● Exercise requirements:
(a) In the description of the Rzeszów castle below, condense the paragraph beginning "The castle is made of brick" into a short bulleted list that keeps its main facts.
(b) Pick up the description of the Rzeszów castle below after its final sentence and carry it on.

● Document extract:
◇ ◇ ◇

The castle complex in Rzeszów consists of a castle and bastion fortifications. It is located south of the old town complex, at Śreniawitów Square.

The castle with four wings and a quadrangular courtyard was built on a rectangular floor plan. The western wing on its axis is adjoined by a tower on a square plan, originally with a pass-through hallway.

The castle wings have three storeys and a basement. The tower consists of six overground storeys; up to the second floor level it dates from the 17th century, whereas its upper sections are from 1906; it is topped with pyramid-like roof with a cupola and a spire. The western wing is characterised by a pronounced double avant-corps on the axis facing the courtyard and housing the main staircase. The middle parts of the north, east and south wings feature a slightly projecting avant-corps on the outer side. The wings and avant-corps are covered with gable roofs.

The castle is made of brick. The interiors are topped with groin vaults and flat brick Klein's ceilings on steel beams; the basements have segmental arches on steel beams. The walls are covered with plaster. The roofs are covered with ceramic tiles, and the tower cupola is clad with copper sheet.

The castle façades on the outside feature pseudo-rustication on the ground floor, triangular gables at the top of the middle avant-corps (except the western façade) and pilasters in the strips between windows. The outermost parts of the façades are characterised by false avant-corps. The outer façades and façades facing the courtyard are horizontally partitioned by cornices with modest profiles and finished with a pronounced cornice in the form of an entablature. The corners of the building and avant-corps are adorned with pseudo-rusticated lesenes. On the ground floor, the façades facing the courtyard are embellished pseudo-rusticated arcaded decoration. Above there are lesenes located in the strips between windows. The windows in the wing façades are rectangular in shape, framed by flat surrounds, with cornices above the windows and window sills. The tower façades are divided by cornices into three parts gradually tapering upwards. Above the cornices, there are narrow galleries with balustrades. The tower corners are accentuated by lesenes. The top storey of the tower is surmounted by a triangular gable with clock faces and laurel wreaths. The windows in the tower are square in shape and adorned with chambranle surrounds. At the level of the galleries, there is a wide glazed door topped with a semicircular arch. The entrance gate on the ground floor of the tower is a copy of the original seventeenth-century gate.

◇ ◇ ◇

● Provided material:
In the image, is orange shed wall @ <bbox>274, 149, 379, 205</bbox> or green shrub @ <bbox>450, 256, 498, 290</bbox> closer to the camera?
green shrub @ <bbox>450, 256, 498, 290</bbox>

◇ ◇ ◇

● Responses to the tasks:
(a)
- Material: brick, with plastered walls
- Interior ceilings: groin vaults and flat brick Klein's ceilings on steel beams
- Basements: segmental arches on steel beams
- Roofs: ceramic tiles
- Tower cupola: copper sheet cladding

(b)
The hallway and rooms in the tower on the upper storey, corridors on the ground floor and first floor are covered with groin vaults; the remaining roofs are topped with flat ceilings. In the middle part of the west wing, there is an imposing staircase, and on the second floor of the north and south wing there is an impressive meeting room and chapel used as a courtroom. The tower is fitted with the original clock.

Bastion fortifications in the Dutch school system consist of a dry moat and four corner bastions of irregular front sections, elongated from the most dangerous sites, i.e., to the west and east. The preserved lower parts of the bastions and curtain walls are clad with stone and topped with a stone string course. At the corners of the bastion front sections and in the middle of the east curtain wall, there are four guard towers with cartouches from 1906; the south-eastern bastion features an original pillar and an eighteenth-century cartouche. At the site formerly occupied by the demolished earthen ramparts, there is a plastered brick wall with false embrasures, erected at a later time. On the west side of the fortifications, there are remnants of the ravelin and redan, and on the north side there is a seventeenth-century postern connecting the basement to the moat.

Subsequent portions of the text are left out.